> Cost as in, cost to you? Or cost to serve? This. IIUC to serve an LLM is to pe...

jsnell · 2025-02-18T12:49:15 1739882955

> IIUC to serve an LLM is to perform an O(n^2) computation on the model weights for every single character of user input.

The computations are not O(n^2) in terms of model weights (parameters), but linear. If it were quadratic, the number would be ludicrously large. Like, "it'll take thousands of years to process a single token" large.

(The classic transformers are quadratic on the context length, but that's a much smaller number. And it seems pretty obvious from the increases in context lengths that this is no longer the case in frontier models.)

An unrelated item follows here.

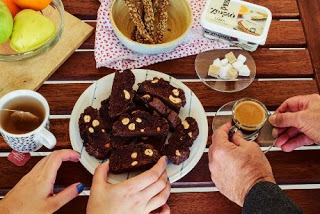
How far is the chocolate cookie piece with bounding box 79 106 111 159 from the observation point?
3.50 feet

> These models are 40+GB so that means I need to provision about 40GB RAM per concurrent user

The parameters are static, not mutated during the query. That memory can be shared between the concurrent users. The non-shared per-query memory usage is vastly smaller.

> How much would I have to charge for this?

Empirically, as little as 0.00001 cents per token.

For context, the Bing search API costs 2.5 cents per query.

jcgrillo · 2025-02-18T13:33:35 1739885615

Ah got it, that's more sensible. So is anyone making money with these things yet?

simonw · 2025-02-18T13:42:40 1739886160

The efficiency gains over the past 18 months have been incredible. Turns out there was a lot of low hanging fruit to make these things faster, cheaper and more resource efficient. https://simonwillison.net/2024/Dec/31/llms-in-2024/#llm-pric...

jcgrillo · 2025-02-18T14:04:25 1739887465

Interesting. There's obviously been a precipitous drop in the sticker price, but has there really been a concomitant efficiency increase? It's hard to believe the sticker price these companies are charging has anything to do with reality given how massively they're subsidized (free Azure compute, billions upon billions in cash, etc). Is this efficiency trend real? Do you know of any data demonstrating it?

simonw · 2025-02-18T17:11:11 1739898671

I have personal anecdotal evidence that they're getting more efficient: I've had the same 64GB M2 laptop for three years now. Back in March 2023 it could just about run LLaMA 1, a rubbish model. Today I'm running Mistral Small 3 on the same hardware and it's giving me a March-2023-GPT-4-era experience and using just 12GB of RAM.

People who I trust in this space have consistently and credibly talked about these constant efficiency gains. I don't think this is a case of selling compute for less than it costs to run.

skydhash · 2025-02-18T15:23:44 1739892224

People are comparing the current rush to the investments made in the early days of the internet while (purposely?) forgetting how expensive access to it was back then. Not saying that AI companies should make a profit today, but I don't see or hear that AI usage is becoming essentials in any way or form.

jcgrillo · 2025-02-18T15:41:47 1739893307

Yeah that's the big problem. The Internet (e-commerce, specifically) is an obviously good idea. Technologies which facilitate it are profitable because they participate in an ecosystem which is self sustaining. Brick and mortar businesses have something to gain by investing in an online presence. As far as I can tell, there's nothing similar with AI. The speech to text technology in my phone that I'm using right now to write this post is cool but it's not a killer app in the same way that an online shopping cart is.